She verbally agreed to allow the methods to be used on Abu Zubaydah, an al-Qaeda suspect, in July 2002, a Senate report has revealed.
Miss Rice's role was outlined in a narrative released by the Senate Intelligence Committee as the controversy over alleged torture by the CIA continued to rage.
The information indicates that the programme was approved at the highest levels of the Bush administration.
The new timeline suggests Miss Rice played a more significant role than she acknowledged in written testimony to the Senate Armed Services Committee submitted in the autumn.
It remains unclear, however, who inside the Bush administration first floated the idea of using "waterboarding" – simulated drowning – and other "enhanced" techniques against terrorist suspects in the months after the 9/11 attacks on New York and Washington.
The Senate Intelligence Committee's timeline came a day after the Senate Armed Services Committee released a detailed exhaustive report positing links between the CIA's harsh interrogation programme and abuses of prisoners at the US prison at Guantanamo Bay, Cuba, in Afghanistan and Abu Ghraib prison in Iraq.

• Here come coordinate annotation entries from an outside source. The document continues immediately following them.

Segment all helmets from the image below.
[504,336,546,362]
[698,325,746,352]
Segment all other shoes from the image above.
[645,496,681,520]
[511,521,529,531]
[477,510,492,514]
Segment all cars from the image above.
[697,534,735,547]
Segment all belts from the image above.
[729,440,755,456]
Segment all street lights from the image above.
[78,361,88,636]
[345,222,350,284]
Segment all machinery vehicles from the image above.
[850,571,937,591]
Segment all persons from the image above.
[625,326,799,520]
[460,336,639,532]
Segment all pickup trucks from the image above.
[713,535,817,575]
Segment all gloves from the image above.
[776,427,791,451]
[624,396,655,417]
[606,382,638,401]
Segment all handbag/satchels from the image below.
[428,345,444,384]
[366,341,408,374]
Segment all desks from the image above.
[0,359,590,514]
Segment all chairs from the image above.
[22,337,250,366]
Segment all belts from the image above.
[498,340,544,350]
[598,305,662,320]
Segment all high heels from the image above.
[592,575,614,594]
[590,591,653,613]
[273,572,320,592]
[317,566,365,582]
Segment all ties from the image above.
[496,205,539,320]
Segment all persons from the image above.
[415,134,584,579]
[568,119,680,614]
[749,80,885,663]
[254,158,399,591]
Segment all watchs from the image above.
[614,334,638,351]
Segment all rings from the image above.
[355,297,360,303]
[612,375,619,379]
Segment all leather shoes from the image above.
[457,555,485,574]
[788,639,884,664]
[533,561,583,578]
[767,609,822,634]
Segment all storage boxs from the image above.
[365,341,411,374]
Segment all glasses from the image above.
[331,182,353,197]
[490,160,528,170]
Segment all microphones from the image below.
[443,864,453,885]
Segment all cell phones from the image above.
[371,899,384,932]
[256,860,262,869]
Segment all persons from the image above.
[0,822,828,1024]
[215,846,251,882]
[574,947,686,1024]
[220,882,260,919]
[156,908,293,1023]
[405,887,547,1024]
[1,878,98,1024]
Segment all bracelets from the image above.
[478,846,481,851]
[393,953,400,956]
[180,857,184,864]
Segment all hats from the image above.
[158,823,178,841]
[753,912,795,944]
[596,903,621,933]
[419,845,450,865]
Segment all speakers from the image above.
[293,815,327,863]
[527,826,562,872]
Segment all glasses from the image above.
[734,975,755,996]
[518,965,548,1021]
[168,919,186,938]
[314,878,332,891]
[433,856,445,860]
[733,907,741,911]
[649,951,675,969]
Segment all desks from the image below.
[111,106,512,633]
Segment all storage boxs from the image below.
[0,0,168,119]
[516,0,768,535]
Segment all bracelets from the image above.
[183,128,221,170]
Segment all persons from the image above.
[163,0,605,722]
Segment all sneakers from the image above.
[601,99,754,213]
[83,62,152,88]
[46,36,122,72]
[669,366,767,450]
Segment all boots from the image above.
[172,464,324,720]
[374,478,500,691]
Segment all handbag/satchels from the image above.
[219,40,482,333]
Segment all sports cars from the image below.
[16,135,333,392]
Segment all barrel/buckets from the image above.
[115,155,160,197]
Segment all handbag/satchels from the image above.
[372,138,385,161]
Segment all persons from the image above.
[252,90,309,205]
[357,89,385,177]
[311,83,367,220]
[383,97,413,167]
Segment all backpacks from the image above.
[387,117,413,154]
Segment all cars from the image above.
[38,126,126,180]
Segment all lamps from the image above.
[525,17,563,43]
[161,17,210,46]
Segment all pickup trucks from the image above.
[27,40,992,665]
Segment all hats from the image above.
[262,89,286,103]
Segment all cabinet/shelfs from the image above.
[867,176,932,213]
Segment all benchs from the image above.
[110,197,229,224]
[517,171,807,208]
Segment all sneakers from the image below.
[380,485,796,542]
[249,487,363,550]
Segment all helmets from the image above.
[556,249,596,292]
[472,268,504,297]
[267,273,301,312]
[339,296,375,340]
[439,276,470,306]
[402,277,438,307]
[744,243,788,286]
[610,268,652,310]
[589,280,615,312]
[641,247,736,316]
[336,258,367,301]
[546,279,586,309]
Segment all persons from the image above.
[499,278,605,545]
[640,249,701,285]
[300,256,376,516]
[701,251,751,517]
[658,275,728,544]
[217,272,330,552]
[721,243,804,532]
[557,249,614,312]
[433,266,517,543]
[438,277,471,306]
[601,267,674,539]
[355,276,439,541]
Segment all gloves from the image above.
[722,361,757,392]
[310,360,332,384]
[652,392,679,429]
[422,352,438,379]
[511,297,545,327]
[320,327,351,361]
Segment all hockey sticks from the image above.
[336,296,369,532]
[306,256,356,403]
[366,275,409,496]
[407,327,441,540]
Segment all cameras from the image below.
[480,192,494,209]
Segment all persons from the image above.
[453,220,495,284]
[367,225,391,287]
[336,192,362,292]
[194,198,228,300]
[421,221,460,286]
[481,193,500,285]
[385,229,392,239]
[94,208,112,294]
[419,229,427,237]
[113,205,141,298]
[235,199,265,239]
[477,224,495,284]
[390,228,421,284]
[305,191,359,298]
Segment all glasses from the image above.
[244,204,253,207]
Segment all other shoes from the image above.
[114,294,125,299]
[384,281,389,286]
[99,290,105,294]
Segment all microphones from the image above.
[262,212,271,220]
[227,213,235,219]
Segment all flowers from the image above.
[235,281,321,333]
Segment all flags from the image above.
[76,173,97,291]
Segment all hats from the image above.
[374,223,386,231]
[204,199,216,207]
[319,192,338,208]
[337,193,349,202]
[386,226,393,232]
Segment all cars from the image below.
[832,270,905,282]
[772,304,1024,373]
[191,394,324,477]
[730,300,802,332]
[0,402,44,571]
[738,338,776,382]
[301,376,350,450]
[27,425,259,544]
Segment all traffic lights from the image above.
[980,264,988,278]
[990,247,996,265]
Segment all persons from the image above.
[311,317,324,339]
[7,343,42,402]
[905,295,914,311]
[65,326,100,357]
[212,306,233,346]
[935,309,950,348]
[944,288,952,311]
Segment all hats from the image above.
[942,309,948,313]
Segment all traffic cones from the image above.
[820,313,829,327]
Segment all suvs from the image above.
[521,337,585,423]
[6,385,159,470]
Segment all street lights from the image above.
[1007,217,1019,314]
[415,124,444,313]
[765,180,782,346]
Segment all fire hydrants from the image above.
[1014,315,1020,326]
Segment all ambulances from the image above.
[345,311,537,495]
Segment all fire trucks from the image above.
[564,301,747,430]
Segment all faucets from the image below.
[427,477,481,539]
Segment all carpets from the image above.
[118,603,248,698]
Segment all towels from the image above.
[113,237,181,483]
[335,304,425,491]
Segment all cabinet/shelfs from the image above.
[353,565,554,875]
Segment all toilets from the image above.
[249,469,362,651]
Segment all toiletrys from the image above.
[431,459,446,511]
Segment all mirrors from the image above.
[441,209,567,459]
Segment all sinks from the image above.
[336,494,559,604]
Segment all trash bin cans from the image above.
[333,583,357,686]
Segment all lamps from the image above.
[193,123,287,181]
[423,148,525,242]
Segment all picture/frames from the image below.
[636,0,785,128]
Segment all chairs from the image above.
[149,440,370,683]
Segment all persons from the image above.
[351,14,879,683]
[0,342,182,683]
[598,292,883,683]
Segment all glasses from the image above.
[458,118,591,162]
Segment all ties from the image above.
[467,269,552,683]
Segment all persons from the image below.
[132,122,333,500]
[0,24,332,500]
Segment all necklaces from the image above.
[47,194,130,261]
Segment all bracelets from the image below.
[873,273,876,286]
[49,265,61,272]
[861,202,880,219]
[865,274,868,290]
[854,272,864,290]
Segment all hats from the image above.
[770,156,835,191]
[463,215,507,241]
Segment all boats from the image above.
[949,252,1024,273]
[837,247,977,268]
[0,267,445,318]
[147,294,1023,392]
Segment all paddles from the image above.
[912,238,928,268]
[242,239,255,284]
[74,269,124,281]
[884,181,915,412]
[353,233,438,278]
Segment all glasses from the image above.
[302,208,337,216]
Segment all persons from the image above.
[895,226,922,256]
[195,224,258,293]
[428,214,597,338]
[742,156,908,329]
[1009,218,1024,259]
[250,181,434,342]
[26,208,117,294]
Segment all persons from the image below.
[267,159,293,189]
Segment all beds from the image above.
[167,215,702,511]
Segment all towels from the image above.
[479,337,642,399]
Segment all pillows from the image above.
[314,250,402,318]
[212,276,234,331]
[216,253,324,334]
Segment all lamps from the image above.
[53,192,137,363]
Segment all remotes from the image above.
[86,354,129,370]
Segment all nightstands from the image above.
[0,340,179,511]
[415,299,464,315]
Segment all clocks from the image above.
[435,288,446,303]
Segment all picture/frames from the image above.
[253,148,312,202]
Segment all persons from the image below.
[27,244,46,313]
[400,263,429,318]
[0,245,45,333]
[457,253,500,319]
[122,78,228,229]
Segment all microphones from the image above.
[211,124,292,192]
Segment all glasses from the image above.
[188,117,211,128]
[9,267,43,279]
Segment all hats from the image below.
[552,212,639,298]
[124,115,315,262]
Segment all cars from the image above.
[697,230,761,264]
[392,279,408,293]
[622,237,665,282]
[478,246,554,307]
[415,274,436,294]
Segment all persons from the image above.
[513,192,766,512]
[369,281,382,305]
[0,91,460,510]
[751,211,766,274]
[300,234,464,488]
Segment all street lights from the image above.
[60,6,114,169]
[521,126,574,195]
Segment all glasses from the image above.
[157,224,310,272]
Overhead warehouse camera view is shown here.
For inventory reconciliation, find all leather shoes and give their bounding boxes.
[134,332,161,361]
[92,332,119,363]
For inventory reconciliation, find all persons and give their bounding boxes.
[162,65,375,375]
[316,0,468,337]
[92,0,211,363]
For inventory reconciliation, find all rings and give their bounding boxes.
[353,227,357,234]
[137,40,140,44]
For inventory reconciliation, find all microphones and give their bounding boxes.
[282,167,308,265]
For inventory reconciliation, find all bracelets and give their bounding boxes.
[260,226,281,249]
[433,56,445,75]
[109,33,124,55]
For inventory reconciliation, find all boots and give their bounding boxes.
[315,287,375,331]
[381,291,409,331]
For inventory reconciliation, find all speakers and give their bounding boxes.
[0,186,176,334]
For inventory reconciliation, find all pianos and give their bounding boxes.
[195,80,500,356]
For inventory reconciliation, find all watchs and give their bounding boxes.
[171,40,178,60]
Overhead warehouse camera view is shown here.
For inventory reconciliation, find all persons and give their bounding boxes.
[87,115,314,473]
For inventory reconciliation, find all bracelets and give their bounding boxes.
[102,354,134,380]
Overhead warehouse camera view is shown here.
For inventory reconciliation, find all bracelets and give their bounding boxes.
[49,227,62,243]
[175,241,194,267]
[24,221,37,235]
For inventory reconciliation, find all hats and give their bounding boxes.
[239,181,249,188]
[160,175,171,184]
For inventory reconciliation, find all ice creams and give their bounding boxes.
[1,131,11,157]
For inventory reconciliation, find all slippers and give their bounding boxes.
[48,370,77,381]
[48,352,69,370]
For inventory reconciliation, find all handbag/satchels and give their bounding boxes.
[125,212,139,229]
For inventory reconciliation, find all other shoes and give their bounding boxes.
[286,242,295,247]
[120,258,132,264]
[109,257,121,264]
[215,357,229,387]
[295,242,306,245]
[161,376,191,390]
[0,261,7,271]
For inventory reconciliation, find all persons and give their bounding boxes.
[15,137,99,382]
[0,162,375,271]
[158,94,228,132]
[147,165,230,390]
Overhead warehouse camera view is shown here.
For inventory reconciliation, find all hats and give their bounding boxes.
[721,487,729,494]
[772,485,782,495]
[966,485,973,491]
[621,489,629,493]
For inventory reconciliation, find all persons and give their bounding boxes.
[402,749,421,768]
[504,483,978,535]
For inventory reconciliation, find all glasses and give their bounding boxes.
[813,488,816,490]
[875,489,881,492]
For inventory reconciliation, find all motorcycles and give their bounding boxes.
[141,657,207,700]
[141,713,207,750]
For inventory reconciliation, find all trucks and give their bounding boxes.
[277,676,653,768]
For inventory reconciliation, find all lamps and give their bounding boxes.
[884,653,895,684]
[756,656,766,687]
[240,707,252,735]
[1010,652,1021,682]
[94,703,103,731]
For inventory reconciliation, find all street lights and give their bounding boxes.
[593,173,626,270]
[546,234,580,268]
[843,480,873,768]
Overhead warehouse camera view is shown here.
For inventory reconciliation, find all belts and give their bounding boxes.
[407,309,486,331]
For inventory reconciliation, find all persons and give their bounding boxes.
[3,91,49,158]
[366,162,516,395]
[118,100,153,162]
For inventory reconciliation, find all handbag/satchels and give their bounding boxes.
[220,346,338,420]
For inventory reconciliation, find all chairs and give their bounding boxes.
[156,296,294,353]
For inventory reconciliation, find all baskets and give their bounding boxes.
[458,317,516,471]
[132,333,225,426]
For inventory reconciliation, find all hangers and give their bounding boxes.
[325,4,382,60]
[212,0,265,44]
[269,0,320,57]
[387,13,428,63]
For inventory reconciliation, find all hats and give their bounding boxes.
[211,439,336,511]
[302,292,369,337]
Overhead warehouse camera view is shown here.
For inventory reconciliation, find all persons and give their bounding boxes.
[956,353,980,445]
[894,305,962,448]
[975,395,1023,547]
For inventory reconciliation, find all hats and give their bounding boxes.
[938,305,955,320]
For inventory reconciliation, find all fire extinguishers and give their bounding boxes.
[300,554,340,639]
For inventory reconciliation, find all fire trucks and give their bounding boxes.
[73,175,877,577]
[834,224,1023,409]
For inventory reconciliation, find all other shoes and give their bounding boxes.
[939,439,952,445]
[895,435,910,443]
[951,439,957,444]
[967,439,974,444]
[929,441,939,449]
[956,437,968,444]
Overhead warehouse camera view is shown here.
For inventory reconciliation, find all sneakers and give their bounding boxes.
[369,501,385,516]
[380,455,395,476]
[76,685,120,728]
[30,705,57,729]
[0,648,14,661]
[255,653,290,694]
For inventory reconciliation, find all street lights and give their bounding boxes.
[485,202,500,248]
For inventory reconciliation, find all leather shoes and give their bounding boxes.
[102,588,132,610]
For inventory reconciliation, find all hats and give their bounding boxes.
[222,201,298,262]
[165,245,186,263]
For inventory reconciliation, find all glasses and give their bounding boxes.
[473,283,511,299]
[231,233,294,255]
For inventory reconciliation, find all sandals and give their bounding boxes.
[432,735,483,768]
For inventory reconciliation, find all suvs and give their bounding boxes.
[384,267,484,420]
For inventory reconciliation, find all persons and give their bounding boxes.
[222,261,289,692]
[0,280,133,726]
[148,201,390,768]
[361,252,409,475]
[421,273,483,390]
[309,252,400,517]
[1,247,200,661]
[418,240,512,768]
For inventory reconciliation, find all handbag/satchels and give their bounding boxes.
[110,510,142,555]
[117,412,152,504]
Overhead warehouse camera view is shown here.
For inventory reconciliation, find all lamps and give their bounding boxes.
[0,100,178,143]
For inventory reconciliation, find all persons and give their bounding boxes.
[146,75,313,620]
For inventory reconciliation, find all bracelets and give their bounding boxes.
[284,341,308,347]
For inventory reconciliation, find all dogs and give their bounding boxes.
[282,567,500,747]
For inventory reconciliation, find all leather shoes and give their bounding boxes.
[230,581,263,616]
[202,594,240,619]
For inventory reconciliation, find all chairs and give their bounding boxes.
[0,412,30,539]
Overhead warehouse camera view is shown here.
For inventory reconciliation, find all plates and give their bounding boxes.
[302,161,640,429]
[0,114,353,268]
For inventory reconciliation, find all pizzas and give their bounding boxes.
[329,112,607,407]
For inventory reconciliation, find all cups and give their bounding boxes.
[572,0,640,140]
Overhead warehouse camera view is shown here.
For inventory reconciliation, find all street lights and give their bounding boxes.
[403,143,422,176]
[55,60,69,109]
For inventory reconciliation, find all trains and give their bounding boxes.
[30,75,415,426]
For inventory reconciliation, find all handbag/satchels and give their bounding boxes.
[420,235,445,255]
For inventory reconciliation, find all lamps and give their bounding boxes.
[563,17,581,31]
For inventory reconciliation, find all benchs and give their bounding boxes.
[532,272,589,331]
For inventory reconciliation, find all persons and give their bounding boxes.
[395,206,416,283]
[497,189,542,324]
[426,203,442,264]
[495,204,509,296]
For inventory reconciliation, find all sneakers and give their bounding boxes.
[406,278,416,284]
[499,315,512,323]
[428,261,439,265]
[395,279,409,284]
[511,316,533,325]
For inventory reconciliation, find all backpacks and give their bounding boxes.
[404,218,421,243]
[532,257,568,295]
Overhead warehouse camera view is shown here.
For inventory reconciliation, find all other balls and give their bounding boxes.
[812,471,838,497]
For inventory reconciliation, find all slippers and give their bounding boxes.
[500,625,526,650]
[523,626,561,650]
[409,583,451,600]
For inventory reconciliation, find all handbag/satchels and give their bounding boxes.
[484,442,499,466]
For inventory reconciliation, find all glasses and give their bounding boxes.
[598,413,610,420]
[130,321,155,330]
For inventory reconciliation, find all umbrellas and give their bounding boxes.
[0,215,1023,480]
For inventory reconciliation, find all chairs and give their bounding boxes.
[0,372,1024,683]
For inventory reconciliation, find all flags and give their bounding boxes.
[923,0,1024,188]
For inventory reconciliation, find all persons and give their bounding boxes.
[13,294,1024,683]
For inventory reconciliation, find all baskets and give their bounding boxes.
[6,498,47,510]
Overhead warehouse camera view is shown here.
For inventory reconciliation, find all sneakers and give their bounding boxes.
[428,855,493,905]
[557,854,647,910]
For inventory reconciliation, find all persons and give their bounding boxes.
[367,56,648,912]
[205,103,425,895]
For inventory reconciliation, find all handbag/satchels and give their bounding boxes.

Daily revelations about the interrogation programme have followed Mr Obama's decision to release four US Justice Department memos last Thursday.
The memos, running to 126 pages, were written by officials in Mr Bush's Justice Department and contained explicit details of the CIA's methods of extracting information from al-Qaeda suspects between 2002 and 2005.
They revealed that the highly controversial technique of "waterboarding" had been used 266 times on Khalid Sheikh Mohammed and Abu Zubaydah, two senior al-Qaeda prisoners.
After initially indicating he opposed any prosecutions, on Tuesday he said he was open to congressional investigations of Bush administration officials and possible criminal charges.
According to the new timeline, drawn up from legal advice given to the CIA by the Bush administration, Miss Rice personally conveyed the Bush administration's approval for waterboarding of Zubaydah to George Tenet, then CIA Director, in July 2002.
In the autumn, Miss Rice stated to the Senate Armed Services Committee that she had attended meetings where the CIA interrogation request was discussed but could not recall details.
Days after Miss Rice spoke to Mr Tenet, the Justice Department approved the use of waterboarding in a top secret memo. Abu Zubaydah was subjected to waterboarding some 83 times in August 2002.